• Excerpted passage
────────────────────────────────────────

What is a convolutional neural network (CNN)?

How do convolutional neural networks work?

CNNs have a series of layers, each of which detects different features of an input image. Depending on the complexity of its intended purpose, a CNN can contain dozens, hundreds and, on rarer occasions, even thousands of layers, each building on the outputs of previous layers to recognize detailed patterns.

The process starts by sliding a filter designed to detect certain features over the input image, a process known as convolution operation -- hence the name convolutional neural network. The result of this process is a feature map that highlights the presence of the detected features in the image. This feature map then serves as an input for the next layer, enabling a CNN to gradually build a hierarchical representation of the image.

Initial filters usually detect basic features, such as lines or simple textures. Subsequent layers' filters are more complex, combining the basic features identified earlier on to recognize more complex patterns. For example, after an initial layer detects the presence of edges, a deeper layer could use that information to start identifying shapes.

Between these layers, the network takes steps to reduce the spatial dimensions -- height and width -- of the feature maps to improve efficiency and accuracy. In the final layers of a CNN, the model makes a final decision -- for example, classifying an object in an image -- based on the output from the previous layers.

Unpacking the architecture of a CNN

A CNN typically consists of several layers, which can be broadly categorized into three groups: convolutional layers, pooling layers and fully connected layers. As data passes through these layers, the complexity of the CNN increases, which lets the CNN successively identify larger portions of an image, as well as more abstract features.

Convolutional layer

The convolutional layer is the fundamental portion of a CNN and is where the majority of computations happen. This layer uses a filter or kernel -- a small matrix of weights -- to move across the receptive field of an input image to detect the presence of specific features.

The process begins by sliding the kernel over the image's width and height, eventually sweeping across the entire image over multiple iterations. At each position, a dot product is calculated between the kernel's weights and the pixel values of the image under the kernel. This transforms the input image into a set of feature maps or convolved features, each of which represents the presence and intensity of a certain feature at various points in the image.

CNNs often include multiple stacked convolutional layers. Through this layered architecture, the CNN progressively interprets the visual information contained in the raw image data. In the earlier layers, the CNN identifies basic features, such as edges, textures or colors. Deeper layers receive input from the feature maps of previous layers, enabling them to detect more complex patterns, objects and scenes.

Pooling layer

The pooling layer of a CNN is a critical component that follows the convolutional layer. Similar to the convolutional layer, the pooling layer's operations involve a sweeping process across the input image, but its function is otherwise different.

The pooling layer aims to reduce the dimensionality of the input data, while retaining critical information, thus improving the network's overall efficiency. This is typically achieved through downsampling, which is the number of data points in the input.

────────────────────────────────────────

• Records supplied
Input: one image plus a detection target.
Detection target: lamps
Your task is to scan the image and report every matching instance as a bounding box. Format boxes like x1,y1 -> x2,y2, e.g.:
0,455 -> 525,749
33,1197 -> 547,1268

────────────────────────────────────────

• What to do
a: What three groups are a CNN's layers broadly categorized into, according to the text on convolutional neural networks?
b: Please render this sentence from the text on convolutional neural networks into Spanish: "The convolutional layer is the fundamental portion of a CNN and is where the majority of computations happen."
c: Carry the text on convolutional neural networks forward from its last sentence.

• Results of the exercise
a: Convolutional layers, pooling layers and fully connected layers.

b: La capa convolucional es la parte fundamental de una CNN y es donde se realiza la mayoría de los cálculos.

c:
For CNNs, this typically means reducing the number of pixels used to represent the image. The most common form of pooling is max pooling, which retains the maximum value within a certain window -- i.e., the kernel size -- while discarding other values. Another common technique, known as average pooling, takes a similar approach but uses the average value instead of the maximum.

Downsampling significantly reduces the overall number of parameters and computations. In addition to improving efficiency, this strengthens the model's generalization ability. Less complex models with higher-level features are typically less prone to overfitting -- an occurrence where a model learns noise and overly specific details in its training data, negatively affecting its ability to generalize to new, unseen information.

Reducing the spatial size of the representation does have a potential downside, namely the loss of some information. However, learning only the most prominent features of the input data is usually sufficient for tasks such as object detection and image classification.

Fully connected layer

The fully connected layer plays a critical role in the final stages of a CNN, where it is responsible for classifying images based on the features extracted in the previous layers. The term fully connected means that each neuron in one layer is connected to each neuron in the subsequent layer.

The fully connected layer integrates the various features extracted in the previous convolutional and pooling layers and maps them to specific classes or outcomes. Each input from the previous layer connects to each activation unit in the fully connected layer, enabling the CNN to simultaneously consider all features when making a final classification decision.

Not all layers in a CNN are fully connected. Because fully connected layers have many parameters, applying this approach throughout the entire network creates unnecessary density, increases the risk of overfitting and makes the network expensive to train in terms of memory and compute. Limiting the number of fully connected layers balances computational efficiency and generalization ability with the capability to learn complex patterns.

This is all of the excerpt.